The center’s co-director, Hadas Kaplan, asked me whether I had any questions, and all I could think of was the one I didn’t dare ruin the moment by asking out loud:
Is this Israel’s future or its past?
I can’t say the question came out of nowhere. The big news in Israel all week, in the aftermath of the Feb. 10 elections, was the rise of Avigdor Lieberman. The 51-year-old immigrant from Moldova received 15 Knesset seats as head of the Yisrael Beiteinu Party. It wasn’t enough to make him prime minister, but given Israel’s electoral system, in which governments are constructed not by direct voting but by post-poll horse-trading, the results ensured Lieberman a decisive role in the nation’s next coalition.
Depending on whom you talk to or read in Israel, Lieberman is either a refreshing truth-teller who can get the country back on course or a racist, fascist demagogue who will destroy it from within.
At first, his party represented the thwarted political aspirations of the nation’s recent immigrants from the former Soviet Union. But in this election, Lieberman’s boldest statements struck home with a broader range of constituencies.
“The young people really turned out for him,” a Tel Aviv friend told me, “even the ones too young to vote love him. You don’t get 15 mandates just from Russians.”

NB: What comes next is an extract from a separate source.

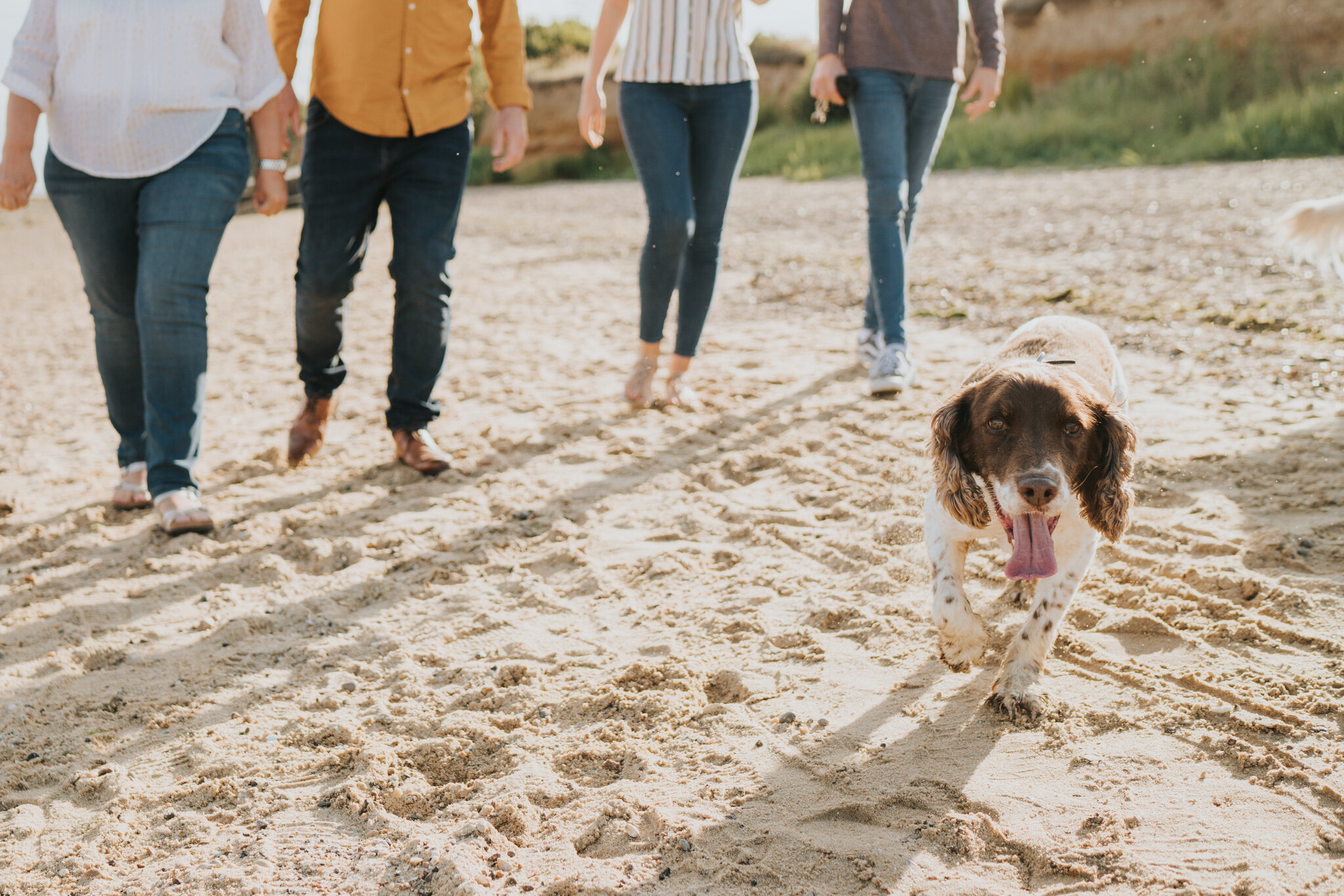 celebratory-beach-family-session-thomson-family-cudmore-grove-east-mersea-grace-elizabeth-colchester-essex-devon-suffolk-and-norfolk-alternative-wedding-and-family-photographer (50 of 53).jpg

Lieberman’s politics are neither classically right nor left. He supports a Palestinian state, but he also wants all citizens of Israel to sign a loyalty oath, and he’s called for Israel to “trade” the Galilee region, with its 60 percent Arab Israeli population, for Jewish settlements in the West Bank.
Lieberman sees Israeli Arabs, who account for about 20 percent of Israel’s population, as a fifth column that will destroy the country.
He had an easy target in radical Arab Israeli leaders like former Knesset member Azmi Bishara, founder of the Balad Party, who fled the country after being accused of spying for Hezbollah. Bishara reportedly still receives his 8,000-shekel-a-month pension from the Israeli government.
Two weeks after the election, Lieberman’s campaign slogan, “No loyalty, no citizenship,” still called out from rain-soaked billboards.
The message resonated. I sat down for coffee with a very sophisticated, Ivy League-educated Israeli who voted for Benjamin Netanyahu, but who understood Lieberman’s appeal.
“Why should we pay taxes to support someone who calls us ‘Nazis’ during the war in Gaza?” he said.
The problem, of course, is not every Arab Israeli is like Bishara.
Many people consider Lieberman to be Israel’s equivalent of Jorge Haider or Jean Marie le Pen, European neofascists who rose to power by blaming internal minorities — including Jews — for their country’s ill. They are sickened that such a man has risen to such prominence.
“Lieberman has become the face of ugly Israel,” my friend Yossi Klein Halevy told The Christian Science Monitor. “Lieberman would be an anti-foreign minister because of his reputation. Even if he tones his rhetoric down, the vulgar anti-Arab campaign will continue to haunt him.”
I visited the Arab Jewish Community Center partly because, in a Lieberman-ascendant Israel, I was curious to see how such a place could fare. At the same time that polls showed younger Israelis voting for Lieberman, young Israeli Arabs have been drawn to more extreme anti-Israel rhetoric. The looming tragedy is that not only does the current generation of voters seem to have given up on reconciliation and co-existence, but the next one has, as well.
The center has been around for 15 years, founded by a tireless Israeli Arab named Ibrahim Abu Shindi and run by him and Kaplan, a Jewish Israeli. The center gets most of its barely adequate $400,000 annual operating budget from the municipality of Tel-Aviv-Jaffa, but a lot of its program monies come from donors abroad. Local donors, like The Jewish Federation of Greater Los Angeles, Osias and Dorothy Goren, Diane and Guilford Glazer and the late Armand Hammer, were crucial to its launch.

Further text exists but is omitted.